OPHI then created the new index (the MPI) that collected ten needs beyond “the basics” in three broader categories: nutrition and child mortality under Health; years of schooling and school attendance under Education; and cooking fuel, sanitation, water, electricity, floor, and assets under Living Conditions. If a person is deprived of a third or more of the indicators, he or she would be considered poor under the MPI. And degrees of poverty were measures, too: Did your home lack a roof or did you have no home at all?
Perhaps the MPI’s greatest feature is that it can locate poverty. Where the HPI would just tell you where a country stood in comparison to others, the MPI maps poverty at a more granular level. With poverty mapped in greater detail, aid workers and policy makers have the opportunity to be more targeted in their work.
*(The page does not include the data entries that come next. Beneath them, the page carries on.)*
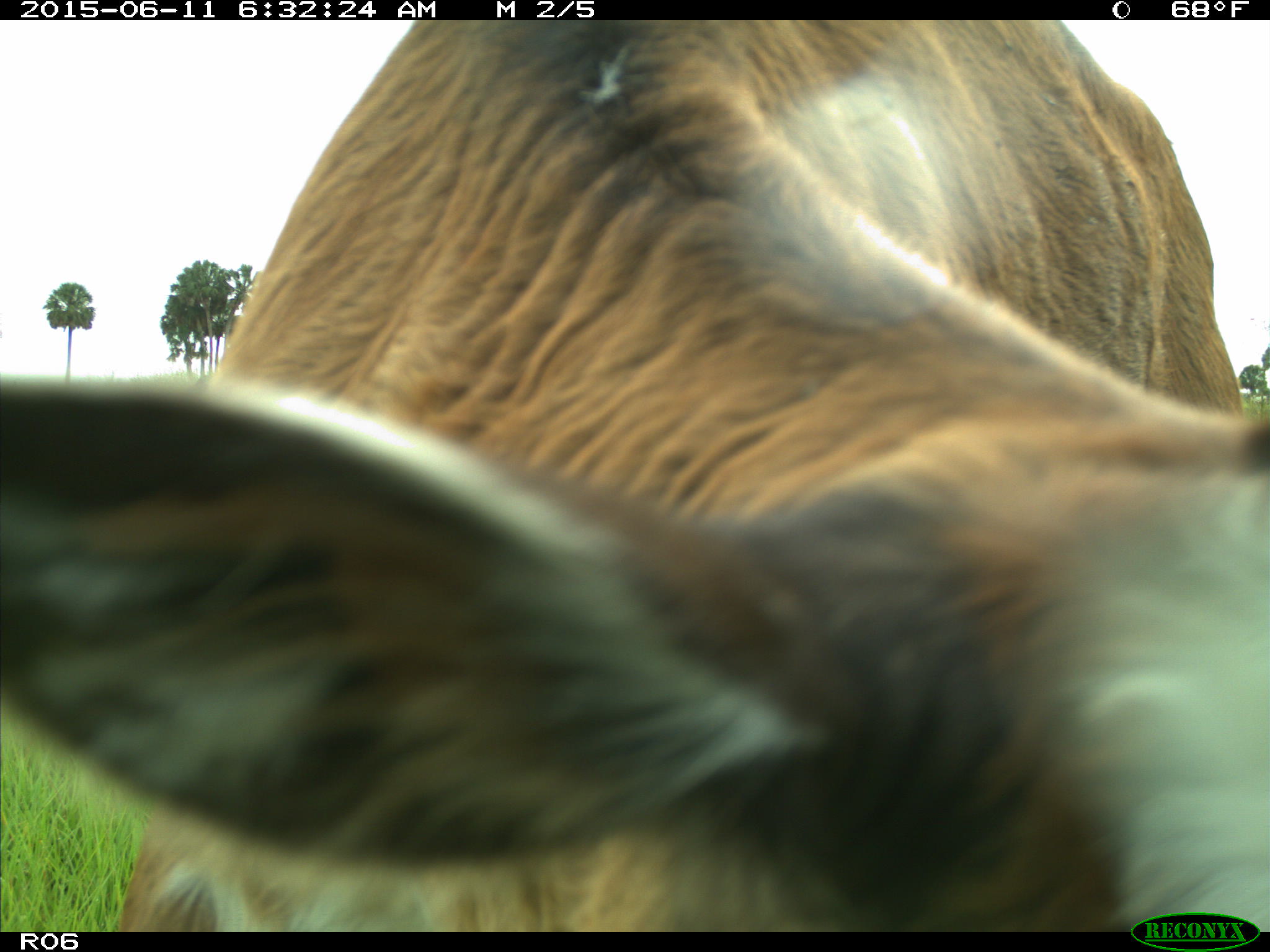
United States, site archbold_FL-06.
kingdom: Animalia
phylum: Chordata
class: Mammalia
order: Artiodactyla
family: Bovidae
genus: Bos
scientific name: Bos taurus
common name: domestic cow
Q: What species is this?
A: Bos taurus (domestic cow).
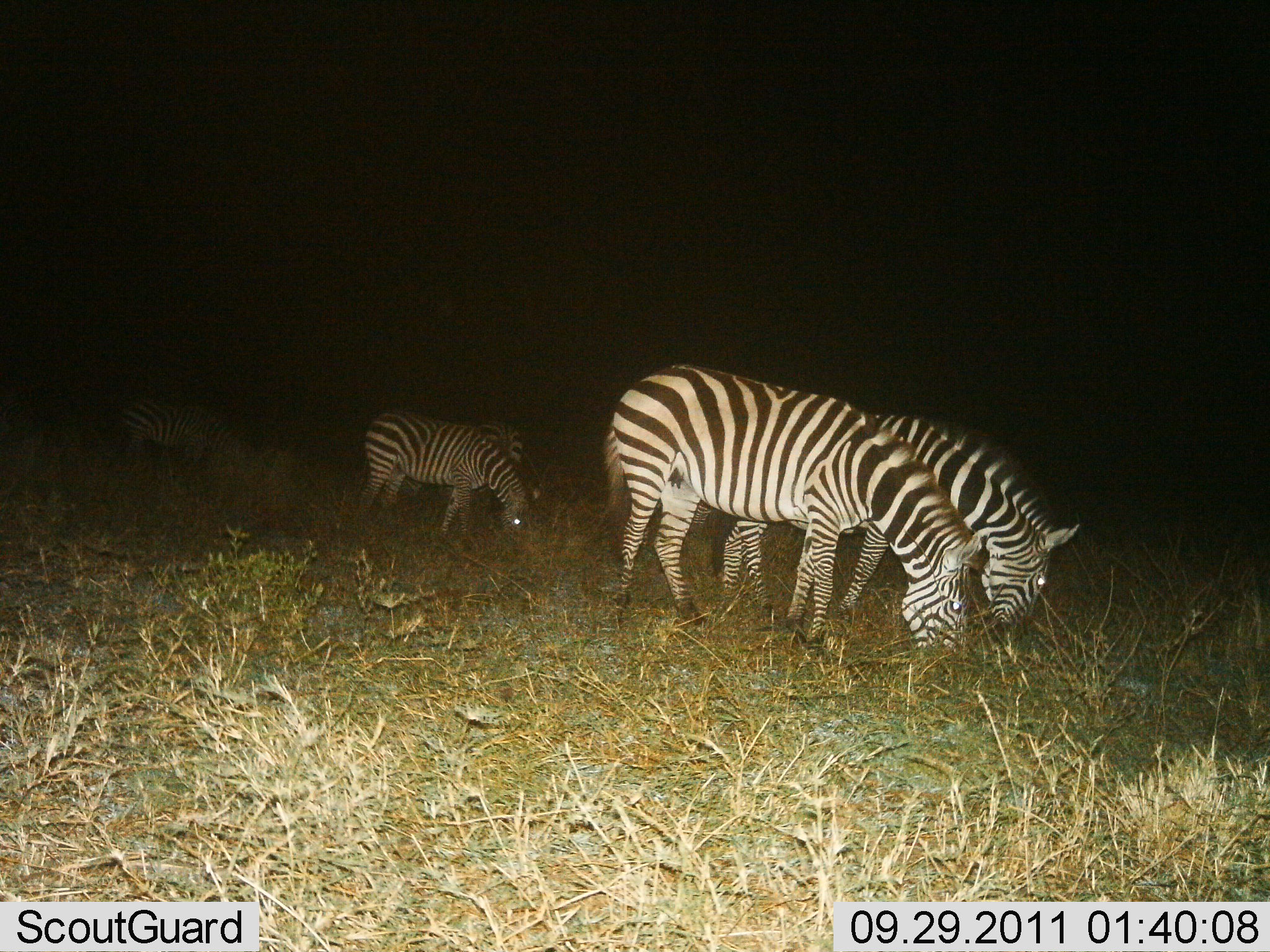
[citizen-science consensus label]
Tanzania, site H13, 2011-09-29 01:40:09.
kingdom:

So what did we find out about poverty now that we can measure it better? Sadly, the world is more impoverished than we previously thought. The HPI has put this figure at 1.2 billion people. But under the MPI’s measurements, it’s 1.6 billion people. More than half of the impoverished population in developing countries lives in South Asia, and another 29 percent in Sub-Saharan Africa. Seventy-one percent of MPI’s poor live in what is considered middle income countries—countries where development and modernization in the face of globalization is in full swing, but some are left behind. Niger is home to the highest concentration of multidimensionally poor, with nearly 90 percent of its population lacking in MPI’s socioeconomic indicators. Most of the poor live in rural areas.
This reminds me of Bill Gates’ suggestion a few years ago that one of the best ways to help address global issues is to set goals and collect better data. Based on this, the world could use more people who can work at collecting and analyzing data. If poverty is at least somewhat relative (beyond the basic needs of absolute poverty) and multidimensional, then defining it is an important ongoing task.